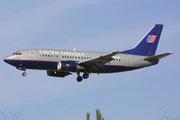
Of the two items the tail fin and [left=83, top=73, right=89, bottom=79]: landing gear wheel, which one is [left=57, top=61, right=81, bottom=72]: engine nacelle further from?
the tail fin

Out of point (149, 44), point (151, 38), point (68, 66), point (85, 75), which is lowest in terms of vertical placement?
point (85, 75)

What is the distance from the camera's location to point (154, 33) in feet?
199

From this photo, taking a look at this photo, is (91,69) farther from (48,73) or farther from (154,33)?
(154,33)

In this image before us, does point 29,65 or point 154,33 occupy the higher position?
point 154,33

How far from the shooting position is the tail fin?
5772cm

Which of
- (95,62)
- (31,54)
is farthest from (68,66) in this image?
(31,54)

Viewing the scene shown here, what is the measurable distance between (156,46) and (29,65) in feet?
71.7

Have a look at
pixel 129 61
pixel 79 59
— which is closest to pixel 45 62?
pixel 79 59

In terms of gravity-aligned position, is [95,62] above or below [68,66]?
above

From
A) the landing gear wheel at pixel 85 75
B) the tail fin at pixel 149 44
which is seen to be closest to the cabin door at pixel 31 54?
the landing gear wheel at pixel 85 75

* * *

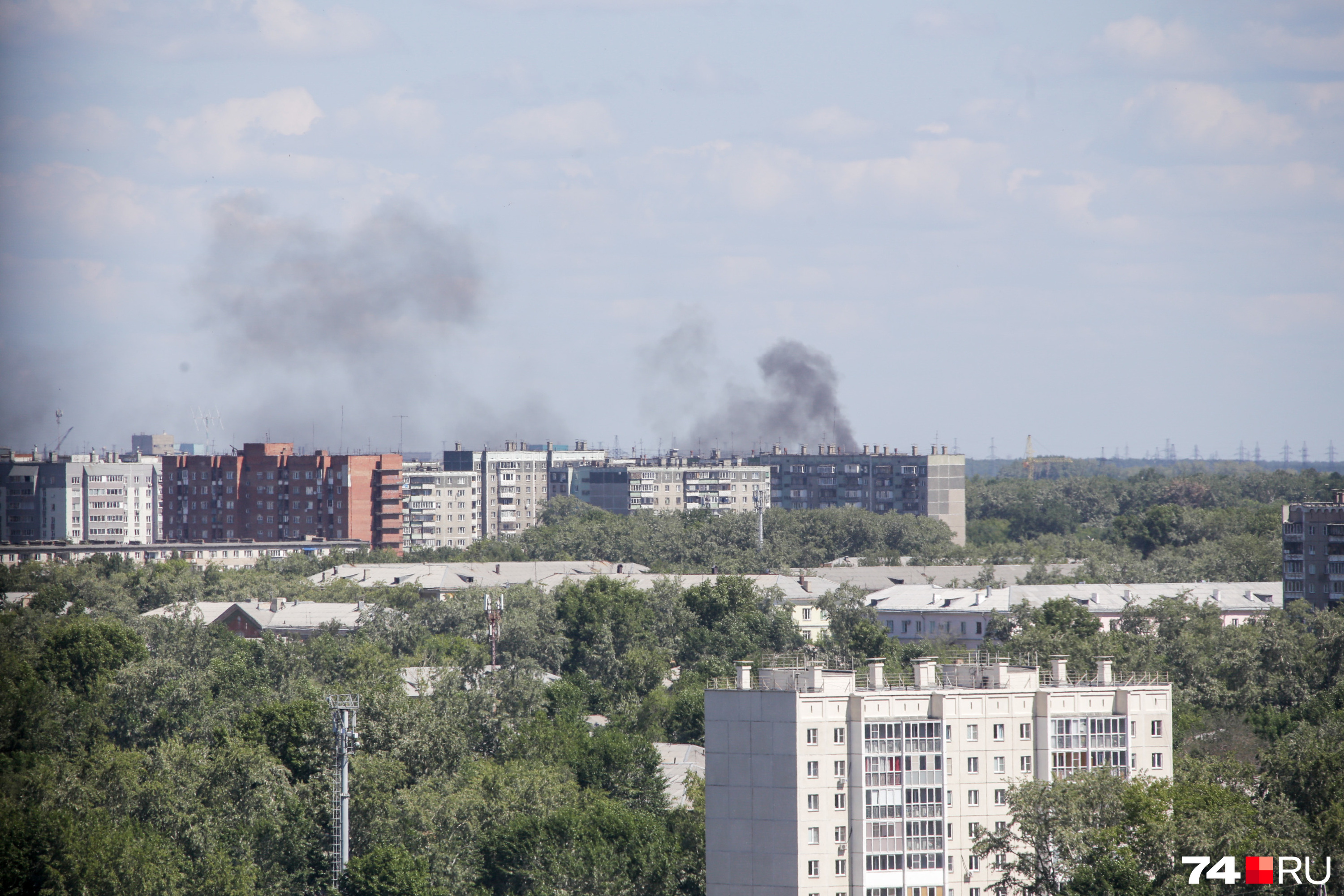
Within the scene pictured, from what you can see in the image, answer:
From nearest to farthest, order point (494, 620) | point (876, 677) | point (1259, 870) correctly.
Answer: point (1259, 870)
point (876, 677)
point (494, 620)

---

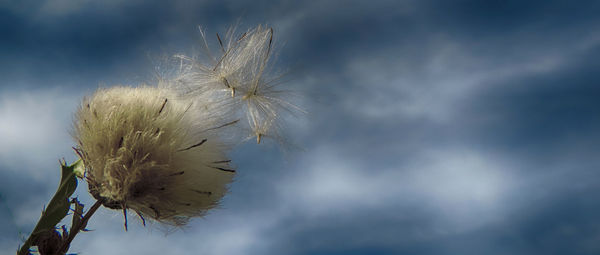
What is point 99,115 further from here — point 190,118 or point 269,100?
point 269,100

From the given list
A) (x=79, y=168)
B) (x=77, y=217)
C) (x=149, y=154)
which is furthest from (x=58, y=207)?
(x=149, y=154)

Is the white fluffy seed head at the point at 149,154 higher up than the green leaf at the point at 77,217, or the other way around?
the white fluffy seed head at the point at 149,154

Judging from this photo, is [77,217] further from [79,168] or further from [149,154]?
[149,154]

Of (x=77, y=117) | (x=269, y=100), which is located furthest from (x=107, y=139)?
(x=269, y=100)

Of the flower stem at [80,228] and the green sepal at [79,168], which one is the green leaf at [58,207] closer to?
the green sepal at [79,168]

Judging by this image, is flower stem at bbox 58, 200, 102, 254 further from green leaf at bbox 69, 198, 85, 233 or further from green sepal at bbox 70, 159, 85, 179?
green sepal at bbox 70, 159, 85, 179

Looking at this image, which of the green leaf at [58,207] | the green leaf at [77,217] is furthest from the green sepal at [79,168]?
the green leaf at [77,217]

▸ CHALLENGE
Find every line in the listing that contains the string "landing" and copy each one.

▸ COMPLETE ANSWER
Of the two items the tail fin and [left=83, top=73, right=89, bottom=79]: landing gear wheel, which one is [left=57, top=61, right=81, bottom=72]: engine nacelle further from?
A) the landing gear wheel at pixel 85 75
the landing gear wheel at pixel 85 75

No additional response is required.